Retype part of the text on house cockroaches word for word, beginning at the words "Depending on the" and stopping after "access to water.".

> **TEXT PROVIDED**:
Start of Block

House Cockroaches

House Cockroaches

“The mere mention of cockroaches brings about a strong reaction in many people. However, the fast moving, shiny, black or brown cockroaches commonly encountered by people in their homes are almost never native New Zealand cockroaches, but introduced pests.” New Zealand Museum

The native Cockroach rarely, if ever, ventures into houses. They prefer to forage among the vegetation, leaf litter and soil in undisturbed habitats.

Cockroaches are a very ancient group of invertebrates, and can eat almost anything. Over the course of a year some female cockroaches can produce over 20,000 young. Their sheer numbers and indiscriminate feeding habits mean they may spread disease-causing organisms, and they can cause strong allergic reactions in some people. Many introduced species carry bacteria such as Salmonella, which they can pass to humans via their saliva and faeces.

The introduced species can often be found in sewers and around garbage, from where they can convey contaminated material into dwellings. Cockroaches are found all over the world. There are more than 3,500 species of cockroach. The most common pest varieties in New Zealand include the German, American and Oriental cockroaches. American cockroaches are large and black. German cockroaches are smaller and brown. Oriental cockroaches are medium sized and dark brown to black in colour.
The Life Cycle of a Cockroach:

A female cockroach lays between 10 and 40 eggs at a time within a protective case called an ootheca. The ootheca may be carried for some time by the female before being deposited on the ground or buried in the soil.
The female can lay on average around 30 batches of eggs in her lifetime.
Hatched young look the same as adult cockroaches, but smaller and without wings.
Cockroaches thrive in warm, humid conditions.
Depending on the conditions and type, a cockroach can live for up to 12 months.

Where to find Cockroaches in Your Home:

Kitchens and food preparation areas, especially where they have access to water.
In any deep crack, in confined spaces, such as under the refrigerator, in the pantry or underneath magazines, newspapers or cardboard boxes.
They particularly enjoy electrical appliances where running the appliance generates warmth.
In drains, grease traps, and around kitchen sinks.
In the spaces between the bottom of kitchen cupboards and the floor.

End of Block

Collected data:
Start of Block

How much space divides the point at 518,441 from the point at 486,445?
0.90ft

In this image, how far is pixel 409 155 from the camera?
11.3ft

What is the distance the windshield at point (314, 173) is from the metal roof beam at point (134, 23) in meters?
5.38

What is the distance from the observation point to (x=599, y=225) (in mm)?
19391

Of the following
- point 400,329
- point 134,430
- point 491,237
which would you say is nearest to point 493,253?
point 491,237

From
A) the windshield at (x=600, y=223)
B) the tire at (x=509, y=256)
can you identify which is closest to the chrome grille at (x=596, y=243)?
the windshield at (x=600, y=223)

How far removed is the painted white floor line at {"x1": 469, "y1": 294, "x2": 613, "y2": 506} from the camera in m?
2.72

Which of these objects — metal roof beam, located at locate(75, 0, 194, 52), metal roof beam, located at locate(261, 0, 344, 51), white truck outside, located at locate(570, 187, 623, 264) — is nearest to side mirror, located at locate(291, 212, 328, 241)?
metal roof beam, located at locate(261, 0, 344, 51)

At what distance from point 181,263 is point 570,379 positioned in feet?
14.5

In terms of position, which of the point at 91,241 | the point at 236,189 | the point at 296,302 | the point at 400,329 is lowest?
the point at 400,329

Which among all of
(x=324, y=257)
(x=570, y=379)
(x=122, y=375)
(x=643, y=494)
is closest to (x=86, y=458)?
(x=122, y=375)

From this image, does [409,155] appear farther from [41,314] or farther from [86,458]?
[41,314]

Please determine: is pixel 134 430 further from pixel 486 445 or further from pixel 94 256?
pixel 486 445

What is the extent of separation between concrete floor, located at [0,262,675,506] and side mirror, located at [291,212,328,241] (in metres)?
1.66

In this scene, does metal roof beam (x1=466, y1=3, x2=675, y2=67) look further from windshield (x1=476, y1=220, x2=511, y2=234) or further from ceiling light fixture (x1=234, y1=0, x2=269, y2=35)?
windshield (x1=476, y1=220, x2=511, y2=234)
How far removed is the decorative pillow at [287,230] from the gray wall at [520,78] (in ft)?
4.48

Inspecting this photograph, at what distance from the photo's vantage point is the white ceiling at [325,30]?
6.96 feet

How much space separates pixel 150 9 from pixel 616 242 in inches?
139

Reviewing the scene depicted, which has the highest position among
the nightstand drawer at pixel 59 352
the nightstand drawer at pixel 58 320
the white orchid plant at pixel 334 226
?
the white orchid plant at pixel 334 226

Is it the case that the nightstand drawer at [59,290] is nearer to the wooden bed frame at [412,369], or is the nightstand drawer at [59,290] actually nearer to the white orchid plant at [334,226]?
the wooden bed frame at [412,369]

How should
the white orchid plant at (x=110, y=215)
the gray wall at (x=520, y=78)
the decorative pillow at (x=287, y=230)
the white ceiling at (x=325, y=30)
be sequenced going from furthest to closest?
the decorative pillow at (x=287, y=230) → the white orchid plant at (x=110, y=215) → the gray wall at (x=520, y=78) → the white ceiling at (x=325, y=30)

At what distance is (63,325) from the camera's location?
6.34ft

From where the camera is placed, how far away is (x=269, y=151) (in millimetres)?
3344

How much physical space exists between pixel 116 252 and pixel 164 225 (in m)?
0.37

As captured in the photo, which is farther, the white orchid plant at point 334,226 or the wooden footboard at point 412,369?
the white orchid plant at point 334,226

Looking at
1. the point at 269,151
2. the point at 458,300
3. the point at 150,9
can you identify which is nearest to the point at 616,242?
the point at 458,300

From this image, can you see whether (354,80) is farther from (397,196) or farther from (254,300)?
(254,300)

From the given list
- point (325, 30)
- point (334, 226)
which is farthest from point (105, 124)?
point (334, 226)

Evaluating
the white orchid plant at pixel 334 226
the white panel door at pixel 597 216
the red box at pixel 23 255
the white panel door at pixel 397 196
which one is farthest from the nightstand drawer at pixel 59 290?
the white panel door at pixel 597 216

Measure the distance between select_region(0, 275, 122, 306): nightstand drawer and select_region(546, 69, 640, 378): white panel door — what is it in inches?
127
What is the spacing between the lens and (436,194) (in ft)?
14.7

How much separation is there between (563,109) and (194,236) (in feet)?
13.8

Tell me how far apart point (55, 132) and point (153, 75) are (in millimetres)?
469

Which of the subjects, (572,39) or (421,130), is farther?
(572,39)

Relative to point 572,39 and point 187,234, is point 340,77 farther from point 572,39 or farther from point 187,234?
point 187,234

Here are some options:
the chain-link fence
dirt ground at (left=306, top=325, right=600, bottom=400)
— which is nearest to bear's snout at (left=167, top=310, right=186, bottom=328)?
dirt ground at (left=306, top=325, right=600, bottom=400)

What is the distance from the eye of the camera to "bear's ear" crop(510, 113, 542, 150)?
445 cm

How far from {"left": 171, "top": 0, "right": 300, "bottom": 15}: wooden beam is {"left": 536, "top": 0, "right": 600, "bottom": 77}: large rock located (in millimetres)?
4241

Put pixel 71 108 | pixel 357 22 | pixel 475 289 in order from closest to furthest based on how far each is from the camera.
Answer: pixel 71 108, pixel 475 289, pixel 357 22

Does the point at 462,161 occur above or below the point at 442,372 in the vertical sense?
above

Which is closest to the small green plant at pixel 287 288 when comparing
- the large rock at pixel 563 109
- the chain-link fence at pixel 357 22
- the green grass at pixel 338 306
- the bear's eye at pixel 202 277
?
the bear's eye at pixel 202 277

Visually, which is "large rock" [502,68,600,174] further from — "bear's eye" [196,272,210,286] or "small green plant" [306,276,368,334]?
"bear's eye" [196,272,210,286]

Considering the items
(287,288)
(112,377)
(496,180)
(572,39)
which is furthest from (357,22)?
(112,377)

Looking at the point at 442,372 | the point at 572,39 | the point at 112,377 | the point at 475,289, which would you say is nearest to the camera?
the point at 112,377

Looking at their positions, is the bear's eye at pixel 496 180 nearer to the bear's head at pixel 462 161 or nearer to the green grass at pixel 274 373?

End of Block

> **RESPONSE BOX**:
Depending on the conditions and type, a cockroach can live for up to 12 months.

Where to find Cockroaches in Your Home:

Kitchens and food preparation areas, especially where they have access to water.